* **THINGS TO DO**
1. According to the court opinion, why did the Trial Court dismiss the cause? Answer in one to three sentences.
2. From the court opinion, pull out the passage between "Ed. F. McFaddin, Associate" and "the Trial Court.", inclusive.

* **SOURCE EXTRACT**
·····

Davis v. Southern Farm Bureau Casualty Insurance

330 S.W.2d 276, 231 Ark. 211, 1959 Ark. LEXIS 488
CourtSupreme Court of Arkansas
DecidedNovember 16, 1959
Docket5-1918
StatusPublished
Cited by2 cases

This text of 330 S.W.2d 276 (Davis v. Southern Farm Bureau Casualty Insurance) is published on Counsel Stack Legal Research, covering Supreme Court of Arkansas primary law. Counsel Stack provides free access to over 12 million legal documents including statutes, case law, regulations, and constitutions.

Bluebook
Davis v. Southern Farm Bureau Casualty Insurance, 330 S.W.2d 276, 231 Ark. 211, 1959 Ark. LEXIS 488 (Ark. 1959).

Opinion

Ed. F. McFaddin, Associate Justice.

The question on this appeal is whether the plaintiff’s complaint, to-' gether with the two amendments, stated a cause of action. The Trial Court sustained the defendant’s demurrer and dismissed the cause when the plaintiff refused to plead further; and plaintiff has appealed. We will refer to the parties either by name, or as they were styled in the Trial Court.

The original complaint (filed August 2, 1958) alleged: that plaintiff, Ed. Davis, had a traffic mishap with another car owned by Bud Williams and both cars were damaged; that plaintiff’s car was damaged $150.00 and Williams’ car was damaged $205.86; that plaintiff had no insurance of any kind, but that Williams had both public liability insurance and also insurance against collision damage (subject to $50.00 deduction) in the defendant, Southern Farm Bureau Casualty Insurance Company (hereinafter called “defendant”).

·····

(Stored data entries)
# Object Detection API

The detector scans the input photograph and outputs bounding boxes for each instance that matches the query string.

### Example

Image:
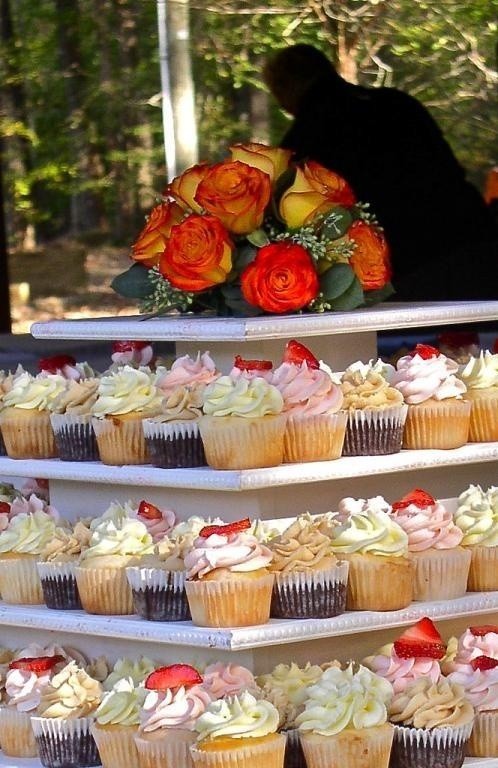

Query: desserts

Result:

·····

* **SOLUTIONS TO THE EXERCISE**
1. The Trial Court dismissed the cause because the plaintiff refused to plead further after the court sustained the defendant's demurrer.

2.
Ed. F. McFaddin, Associate Justice.

The question on this appeal is whether the plaintiff’s complaint, to-' gether with the two amendments, stated a cause of action. The Trial Court sustained the defendant’s demurrer and dismissed the cause when the plaintiff refused to plead further; and plaintiff has appealed. We will refer to the parties either by name, or as they were styled in the Trial Court.